■ Exercise task A ■
List every line in the records that contains the string "would", matching case exactly.

■ Page extract ■
================

The first thing I noticed upon receiving a copy of Old Enough: Southern Women Artists and Writers on Creativity and Aging is its beauty. This is a beautiful book with very high production values. Its pages have a delicate sheen; there are full-color photographs taken by American photographer Carolyn Sherer, and a sleek dust jacket adorns the hard casebound cover. This is a book to keep and cherish. A book for your coffee table. A book to gift to your girlfriends on their 50th, 60th, 70th, and 80th birthdays, as well as all the birthdays beyond and between.

I welcome this book, which arrives at a time when I, too, feel somewhat invisible, “dismissed” as a perimenopausal woman and as an artist — when, for example, I visit extended family and no one asks a question about my writerly work, when all the emotional energy in the room is directed to my children and what service I can be to them as their mother.

The book also arrives at a time when the sexism and misogyny encountered in everyday American life are off-the-charts, and my country seems intent on relegating women to second-class citizenship. With so much of a laser focus on pregnant and potentially pregnant people, what space is left for those of us who are “off the shelf”; beyond, girlhood, motherhood, and perhaps even menopause; who are turning the page on a new chapter?

Old Enough is edited by Jay Lamar and Jennifer Horne. Lamar has been a writer and editor for almost 30 years and is co-editor of The Remembered Gate: Memoirs by Alabama Writers. Horne was the twelfth poet laureate of Alabama from 2017 until 2021. She is the author of three poetry collections, a short story collection, and a biography. Both women call Alabama home.

In this volume, they have collected essays on creativity and aging by 21 accomplished artists and writers — writers of poetry, fiction, and nonfiction; painters and sculptors; a quilter; a photographer (Sherer herself); and a singer-songwriter. They range in age from the late 50s to the late 80s, and all have lived for lengthy periods in the American South.

The essays are varied, touching on their personal lives, their creative processes, their approaches to aging, and the tenets and truths they live by. Some of the essays are more narrative in nature, whereas others are more lyrical. One is a scripted conversation. There are excerpts of poetry in some, references to the works of other artists and thinkers, and fables. Titles run the gamut from “Finding the Words: Writing Past the Age of Fifty” to “Creativity and Illness” to “The Generous Becoming.”

================

■ Exercise task B ■
Which essay titles does the book review quote?

■ Supplied data ■
================

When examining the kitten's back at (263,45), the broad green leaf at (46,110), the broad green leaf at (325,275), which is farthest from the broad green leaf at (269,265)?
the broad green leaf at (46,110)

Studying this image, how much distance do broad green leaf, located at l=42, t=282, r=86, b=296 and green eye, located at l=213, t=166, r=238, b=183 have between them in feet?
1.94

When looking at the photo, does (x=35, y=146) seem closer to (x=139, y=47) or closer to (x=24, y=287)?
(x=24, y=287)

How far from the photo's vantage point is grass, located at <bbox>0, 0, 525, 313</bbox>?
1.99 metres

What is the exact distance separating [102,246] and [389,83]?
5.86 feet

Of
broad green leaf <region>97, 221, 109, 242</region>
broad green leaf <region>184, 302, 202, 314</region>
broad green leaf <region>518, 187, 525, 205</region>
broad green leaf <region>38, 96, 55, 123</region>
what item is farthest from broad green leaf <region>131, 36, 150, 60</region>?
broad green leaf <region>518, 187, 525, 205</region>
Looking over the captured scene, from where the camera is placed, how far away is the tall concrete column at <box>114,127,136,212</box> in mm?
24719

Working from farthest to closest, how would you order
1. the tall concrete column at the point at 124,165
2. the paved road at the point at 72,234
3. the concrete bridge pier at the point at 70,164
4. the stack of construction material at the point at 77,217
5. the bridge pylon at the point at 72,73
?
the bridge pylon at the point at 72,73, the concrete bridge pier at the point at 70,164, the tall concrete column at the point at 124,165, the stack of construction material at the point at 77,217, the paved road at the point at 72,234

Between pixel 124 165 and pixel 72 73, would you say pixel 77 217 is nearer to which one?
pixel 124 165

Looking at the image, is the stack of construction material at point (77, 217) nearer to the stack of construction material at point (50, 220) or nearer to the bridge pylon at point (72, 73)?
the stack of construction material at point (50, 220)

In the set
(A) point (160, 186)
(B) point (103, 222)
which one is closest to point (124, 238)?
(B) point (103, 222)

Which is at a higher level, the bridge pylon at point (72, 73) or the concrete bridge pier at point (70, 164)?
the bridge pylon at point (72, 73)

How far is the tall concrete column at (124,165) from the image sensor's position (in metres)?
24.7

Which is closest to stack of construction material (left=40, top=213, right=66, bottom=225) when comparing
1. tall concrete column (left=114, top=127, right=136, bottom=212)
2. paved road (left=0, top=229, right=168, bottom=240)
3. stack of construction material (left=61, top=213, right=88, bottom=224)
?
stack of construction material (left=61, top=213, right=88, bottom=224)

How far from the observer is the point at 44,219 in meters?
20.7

================

■ Written response A ■
Working from farthest to closest, how would you order
Between pixel 124 165 and pixel 72 73, would you say pixel 77 217 is nearer to which one?

■ Written response B ■
- “Finding the Words: Writing Past the Age of Fifty”
- “Creativity and Illness”
- “The Generous Becoming”